Iba1-immunoreactive microglia density was obtained from each dorsal horn side of multiple sections from each mouse and presented in the figures as the mean of the multiple sections per mouse. For statistical comparisons, a multilevel analysis (with random intercepts) was used for this nested design (multiple sections nested within each mouse) with the scaled identity covariance type for repeated measures (dorsal horn side). We took an a priori approach for predetermining comparison pairs (e.g., 3 comparisons: ipsilateral vs. contralateral sides within each treatment, and ipsilateral sides between treatments). P-values were adjusted accordingly using the Bonferroni correction.

To perform simulation-based power analysis for mixed models, lme4 (Bates et al., 2012) and simr (Green and MacLeod, 2016) R packages were used, and sample size (i.e., the number of mice per group) was determined for ≥80% statistical power at alpha=0.05.

3. Results

Intraplantar capsaicin injection, as an experimental acute injury, normally produces secondary mechanical hypersensitivity (manifested as increased % paw withdrawals from von Frey filament probing of an area outside of the injection site) that is no longer present by 7 days post-injection in mice. Previously, we have shown that this acute injury-induced secondary mechanical hypersensitivity becomes persistent beyond the normal resolution time when the injured area is stimulated at normally innocuous intensity (e.g., warmth or vibration stimulation). This persistent mechanical hypersensitivity, observed ≥ 7 days after the inciting injury in our model, is regarded as nociplastic as it arises from altered nociception without evidence of nociceptor-activating tissue injury at the time of observation or nerve damage causing the hypersensitivity (Hankerd et al., 2021; Supplemental Fig. 1A). It should be noted that the vibration stimulation itself, which normally activates low-threshold mechanoreceptors (LTMRs), does not produce any changes in the hind paw mechanosensitivity in normal mice (Supplemental Fig. 1A). Importantly, as reported in the capsaicin plus warmth version of the nociplastic pain model (Hankerd et al., 2021), the nociplastic mechanical hypersensitivity 7–10 days after the capsaicin plus vibration was also mediated by activated spinal microglia in males (Supplemental Fig. 1BD).

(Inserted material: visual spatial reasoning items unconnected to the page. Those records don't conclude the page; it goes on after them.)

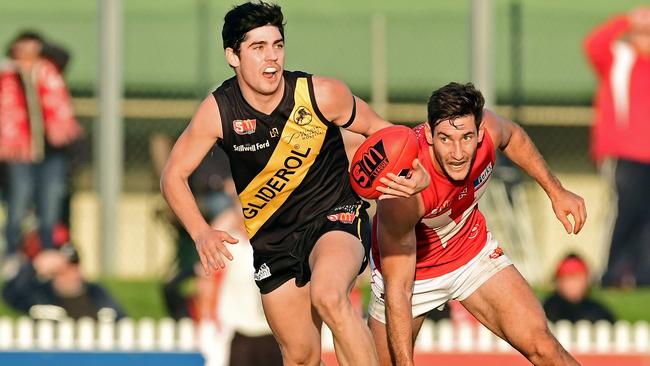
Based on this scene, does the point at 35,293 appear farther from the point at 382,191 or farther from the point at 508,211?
the point at 382,191

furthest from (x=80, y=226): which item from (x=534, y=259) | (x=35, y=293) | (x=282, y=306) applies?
(x=282, y=306)

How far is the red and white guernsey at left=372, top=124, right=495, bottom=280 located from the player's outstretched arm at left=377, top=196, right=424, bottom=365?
0.48 ft

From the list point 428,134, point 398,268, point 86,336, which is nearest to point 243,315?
point 86,336

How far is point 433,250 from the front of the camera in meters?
8.86

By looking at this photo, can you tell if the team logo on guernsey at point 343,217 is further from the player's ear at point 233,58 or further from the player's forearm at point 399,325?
the player's ear at point 233,58

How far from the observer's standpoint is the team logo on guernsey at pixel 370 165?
808 cm

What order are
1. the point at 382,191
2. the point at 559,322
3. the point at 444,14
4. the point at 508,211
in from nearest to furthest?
the point at 382,191, the point at 559,322, the point at 508,211, the point at 444,14

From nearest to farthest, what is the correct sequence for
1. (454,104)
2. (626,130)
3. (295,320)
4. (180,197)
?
(454,104) < (180,197) < (295,320) < (626,130)

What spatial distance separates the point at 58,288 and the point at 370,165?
600cm

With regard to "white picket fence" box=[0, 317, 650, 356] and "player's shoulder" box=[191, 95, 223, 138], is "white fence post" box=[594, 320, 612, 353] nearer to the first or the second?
"white picket fence" box=[0, 317, 650, 356]

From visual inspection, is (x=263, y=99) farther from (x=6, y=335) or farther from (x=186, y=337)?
(x=6, y=335)

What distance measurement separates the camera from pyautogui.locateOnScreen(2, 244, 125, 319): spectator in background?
13.4m

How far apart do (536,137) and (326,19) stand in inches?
90.9

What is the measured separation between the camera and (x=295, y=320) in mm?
8719
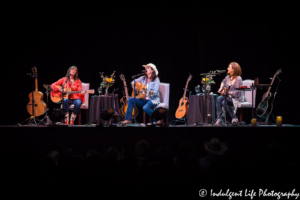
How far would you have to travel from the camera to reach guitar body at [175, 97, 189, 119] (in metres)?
6.16

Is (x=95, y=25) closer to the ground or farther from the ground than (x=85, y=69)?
farther from the ground

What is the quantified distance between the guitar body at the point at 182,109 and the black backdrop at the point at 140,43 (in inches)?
18.1

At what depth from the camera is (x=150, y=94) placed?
5.38 meters

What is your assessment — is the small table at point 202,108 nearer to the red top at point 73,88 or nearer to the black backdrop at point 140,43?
the black backdrop at point 140,43

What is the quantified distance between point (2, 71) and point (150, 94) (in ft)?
12.0

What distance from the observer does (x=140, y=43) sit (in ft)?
22.3

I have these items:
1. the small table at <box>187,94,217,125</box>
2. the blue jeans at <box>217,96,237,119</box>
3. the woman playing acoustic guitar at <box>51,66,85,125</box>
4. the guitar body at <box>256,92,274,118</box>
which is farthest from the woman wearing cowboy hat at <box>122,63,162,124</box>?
the guitar body at <box>256,92,274,118</box>

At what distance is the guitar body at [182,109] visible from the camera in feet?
20.2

3.1. Proinflammatory cytokines, but not prostaglandins, maintain prolonged mechanical hypersensitivity

Activated microglia are known to release a variety of proinflammatory factors which contribute to pain hypersensitivity; these include proinflammatory cytokines such as IL-6, IL-1β, and TNF-α, as well as prostaglandins generated from the cyclooxygenase (COX) pathway, all of which have been implicated in neuropathic pain models (Echeverry et al., 2017; Ma et al., 2002). Having identified microglia as a key mediator of persistent mechanical hypersensitivity in our male nociplastic pain model, we investigated whether these inflammatory factors played a role in the maintenance of male nociplastic pain. Seven days after capsaicin plus vibration, we intrathecally injected either a cocktail of neutralizing antibodies to inhibit IL-6, IL-1β, and TNF-α, or the COX-inhibitor indomethacin. Mice treated with the cocktail of neutralizing antibodies showed significant attenuation of persistent mechanical hypersensitivity (Fig. 1A: F(1,8)=6.68, p=0.03). However, mice treated with indomethacin showed no change (Fig. 1B: F(1,9)=0.88; p=0.37). These data indicated that proinflammatory cytokines, but not prostaglandins, play a key role in maintaining prolonged mechanical hypersensitivity in our male model of nociplastic pain.

Fig. 1: Inflammatory cytokines, but not the cyclooxygenase (COX) pathway, mediate the nociplastic pain state in males.

Fig. 1:

(A) Intrathecal injection of a cocktail of antibodies sequestering TNF-α, IL-1β, and IL-6 delivered 7–10 days after capsaicin plus vibration significantly attenuated persistent mechanical hypersensitivity. n=5 in each group. (B) However, intrathecal injection of indomethacin, an inhibitor of the COX pathway, did not alter the hypersensitivity. n=8 in vehicle group, n=7 in indomethacin group. *p<0.05, **p<0.01 vs. pre-drug level in each group by sequential Sidak multiple comparison tests.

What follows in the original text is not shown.